▶ _Source material_:

=== Section Start ===

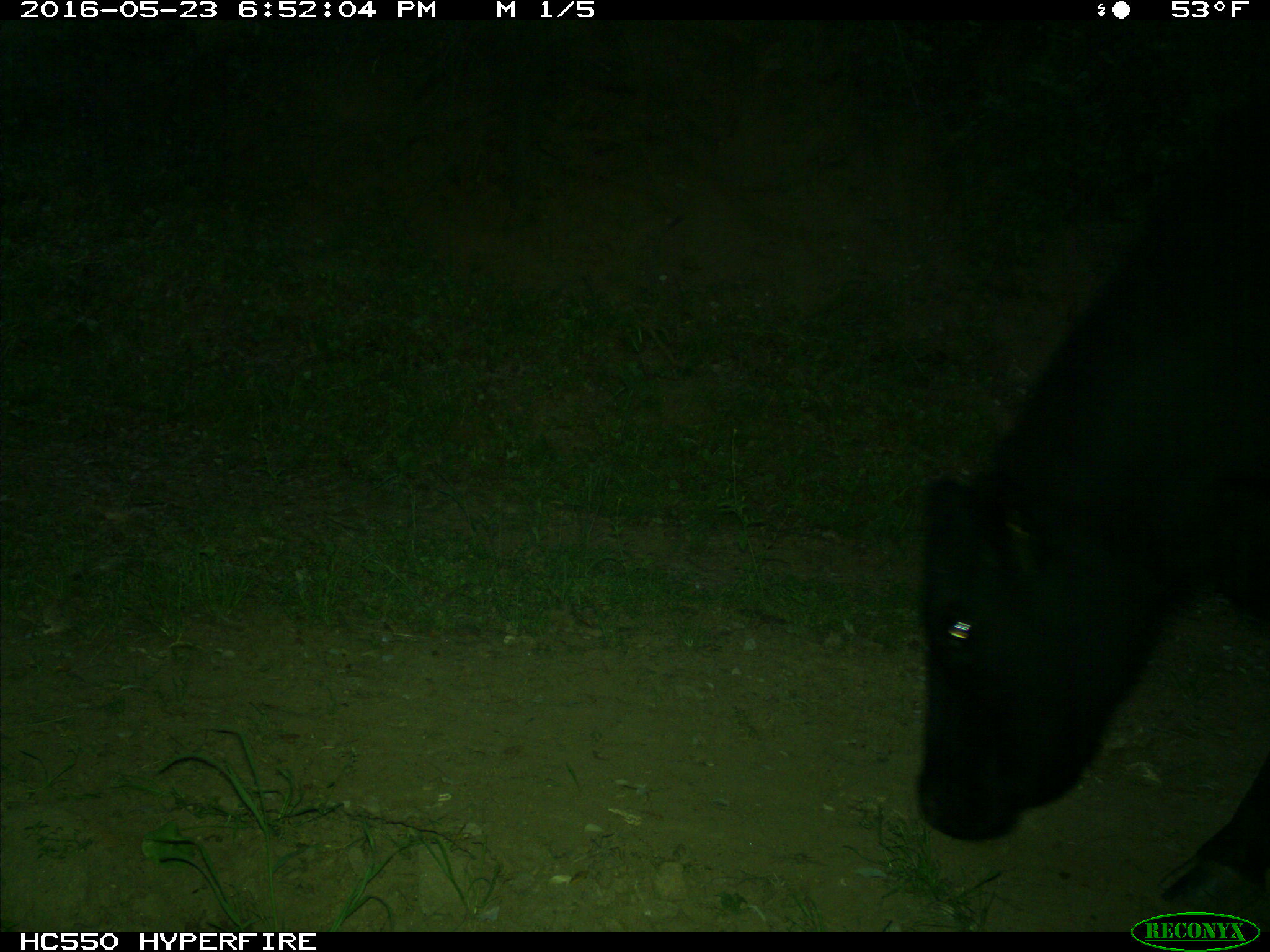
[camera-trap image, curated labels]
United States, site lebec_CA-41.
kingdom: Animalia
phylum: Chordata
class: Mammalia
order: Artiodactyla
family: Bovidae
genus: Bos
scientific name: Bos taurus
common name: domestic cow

=== Section End ===
=== Section Start ===

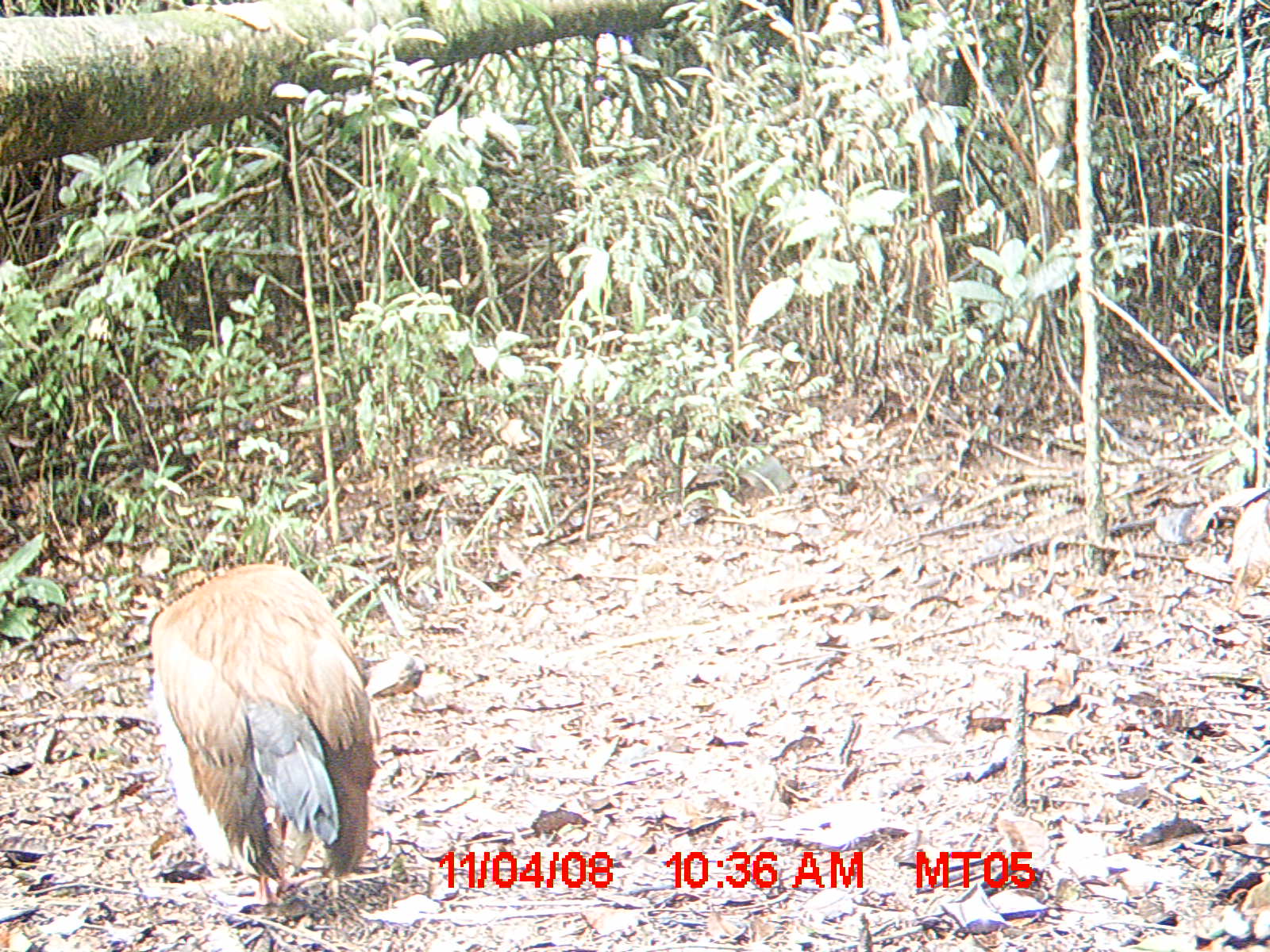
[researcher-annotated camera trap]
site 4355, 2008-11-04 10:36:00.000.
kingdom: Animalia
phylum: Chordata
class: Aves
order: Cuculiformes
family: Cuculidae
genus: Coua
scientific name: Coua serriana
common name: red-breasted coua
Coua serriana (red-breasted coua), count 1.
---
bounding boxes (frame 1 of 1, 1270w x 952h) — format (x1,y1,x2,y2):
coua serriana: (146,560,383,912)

=== Section End ===

▶ _Work to complete_: Take the listing above and repeat exactly the lines from the one containing "[camera-trap image, curated labels]" through the one containing "common name: domestic cow", both included.

▶ _Answer to the exercise_:
[camera-trap image, curated labels]
United States, site lebec_CA-41.
kingdom: Animalia
phylum: Chordata
class: Mammalia
order: Artiodactyla
family: Bovidae
genus: Bos
scientific name: Bos taurus
common name: domestic cow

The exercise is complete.